The German Nicolai, whose history of wigs translated into French in 1801, noted the tenacity of full wigs in senior military circles. Generals and their adjutants wore heavy wigs in the field: Prince Eugene, Marlborough, George II at Dettingen (1743), Charles of Lorraine at Czaslau (1742) and the Austrian Field-Marshal von Daun during the Seven Years War - all fought in perruques à noeud or perruques à l'Espagnole. Officers of the French état-major, from the time of the Regency, until the mid-century wore full perruques carrés, or à l'Espagnole, with long curls down their backs. These can be seen in portraits of the Marshals of France, Belle-Isle, de Maillebois, de Noailles. (Nicolai, p.140-141)
The principal wig of the 17th-century officer corps, the perruque à la Brigadière, also continued to be worn into the new century: only fifty years ago, notes Nicolai, all senior French officers and many in Germany still wore this thick wig from the back of which hung two boudins, or tirebouchons.(Nicolai, p.143-144) With its heavy rolled curls, was said to make officers who used white powder look like “sheep on two legs”. The Encyclopédie confirms: by the mid-century only “old military men” wore it.
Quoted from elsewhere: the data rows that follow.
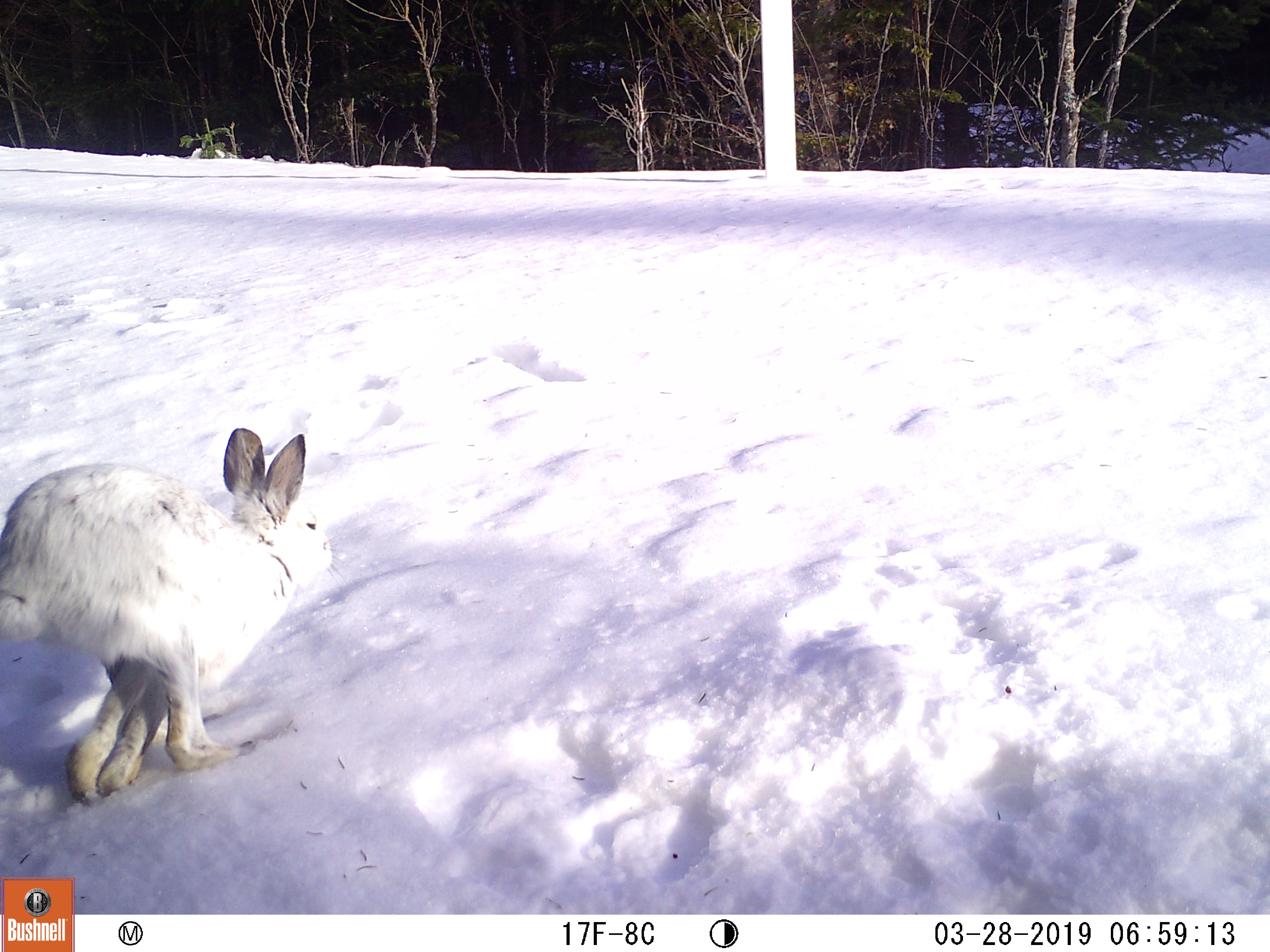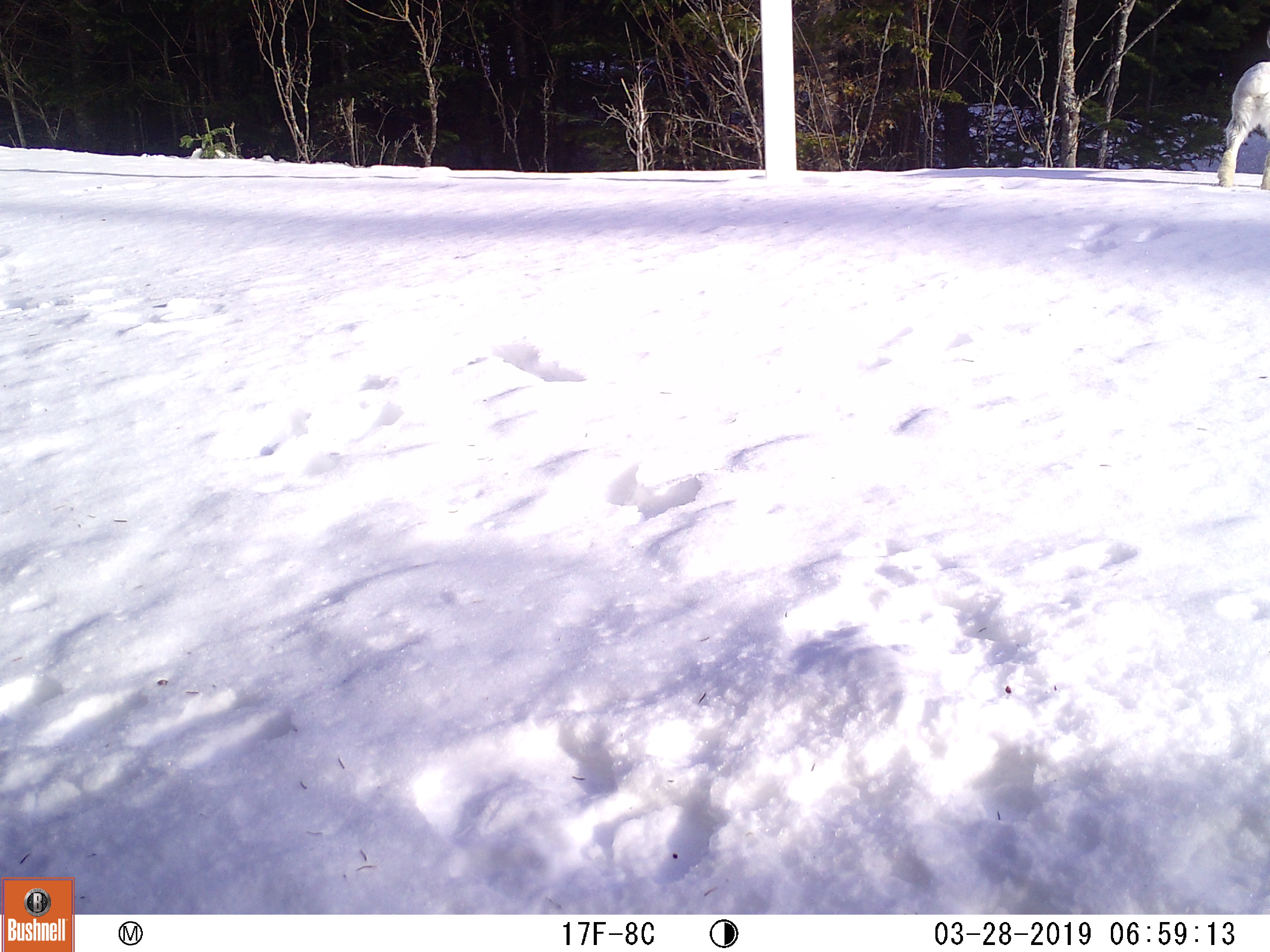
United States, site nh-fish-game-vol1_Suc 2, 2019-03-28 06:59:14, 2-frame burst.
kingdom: Animalia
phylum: Chordata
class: Mammalia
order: Lagomorpha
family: Leporidae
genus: Lepus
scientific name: Lepus americanus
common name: snowshoe hare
The Brigadière was particularly associated with the grenadiers, who cut a fine figure on horseback in their wigs and bonnets. See “Perruque à la brigadière” in Dictionnaire de l'armée de la terre (1861)
The perruque à deux queues or à cadenettes, was another old-fashioned wig of military origin, in which the hair was confined into two long pendant plaits. This style fell out of favour by the 1720s, though, according to Nicolai, it was retained by aging courtiers until the time of Louis XVI. The Encyclopédie quipped that it was much favoured by Germans: no-one, young or old, dared to present himself before the Emperor Charles VI without his "deux queues". The maréchal de Richelieu, who was the ambassador to Vienna, wore a wig with two long queues to his belt, right to the end of his life. At the coronation of Louis XVI in 1774 the marshals of France were privileged to appear in traditional wigs which boasted three "queues" [Maréchal de Brissac, left]
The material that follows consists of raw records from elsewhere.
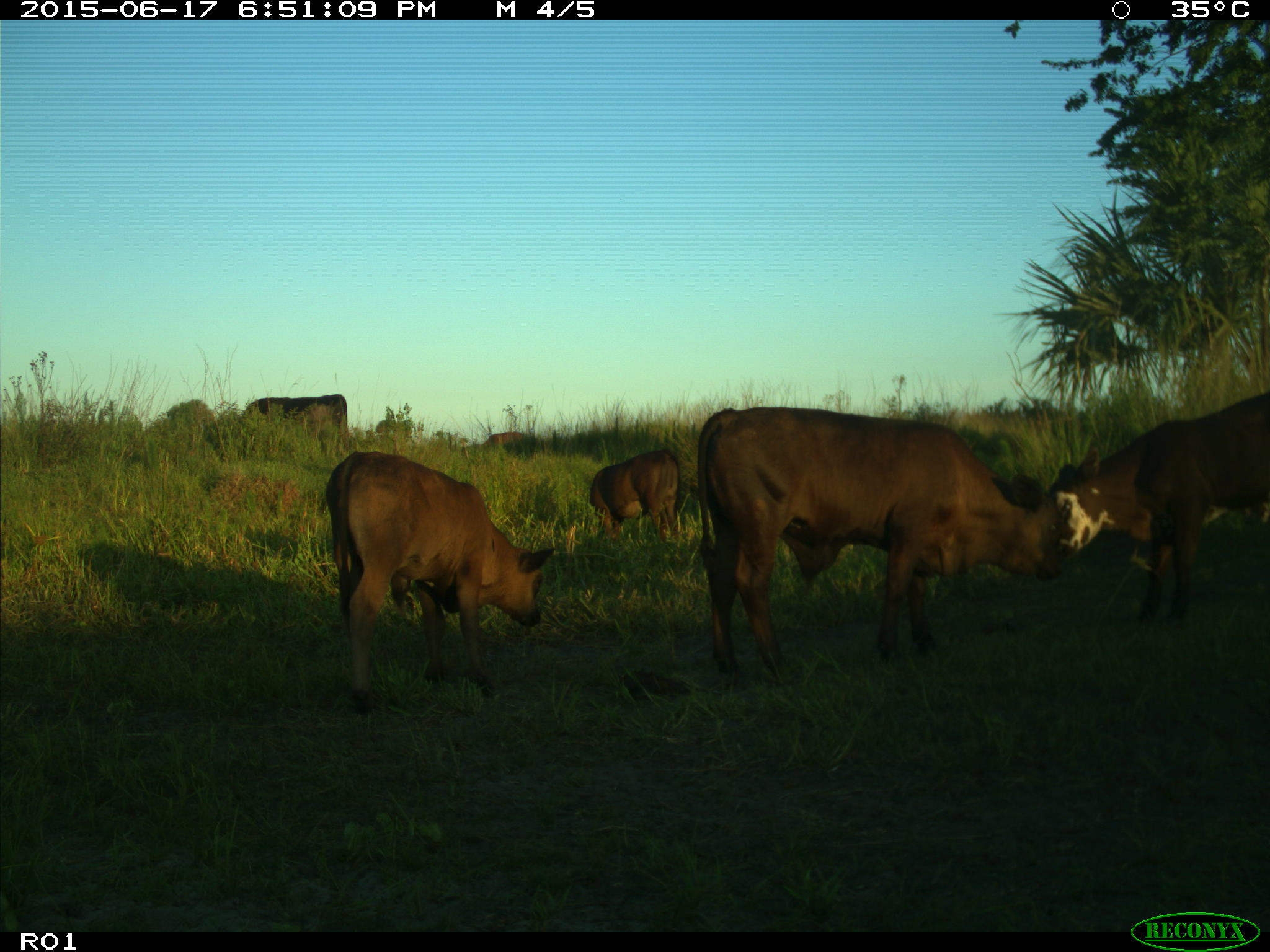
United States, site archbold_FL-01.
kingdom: Animalia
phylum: Chordata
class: Mammalia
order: Artiodactyla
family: Bovidae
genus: Bos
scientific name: Bos taurus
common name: domestic cow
Bos taurus (domestic cow).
In contrast French cavalry officers wore short wigs with a bourse until the War of Austrian Succession . Marchand’s satirical Encyclopédie perruquière of 1757 has two wigs (no. 16 à la Dragone and no.19 à la Mousquetaire) whose names suggested to Nicolai that the troops of the royal household also sported the bourse (Nicolai, p.142). From the mid-century, however, many young officers abandoned wigs altogether and wore their own hair with a tricorne hat. "Soldiers soon became tired of knotted styles, indeed they ceased to favour wigs at all. Perruques à la brigadière were soon put aside. Officers, like the simple soldiers, started to wear their own hair" (Molé, p.297) An ordinance of 25 August 1767 confined the wearing of pigtails to cavalry officers. The officers of the infantry wore the cadogan, often confined in a crapaud. There followed a whole series of ruling in 1775, 1777 and 1788 concerning military hairstyles; finally in 1792 the ribboned pigtail imposed throughout the army. During the Revolution, officers often favoured short hair whilst outside France, "the stiff pigtail has become the invariable hairstyle for all the armies of Europe" (Nicolai, p.145)
Christoph Friedrich Nicolai , Recherches historiques sur l'emploi des faux cheveux et des perruques dans les temps ancien et modernes (1801, French translation 1809).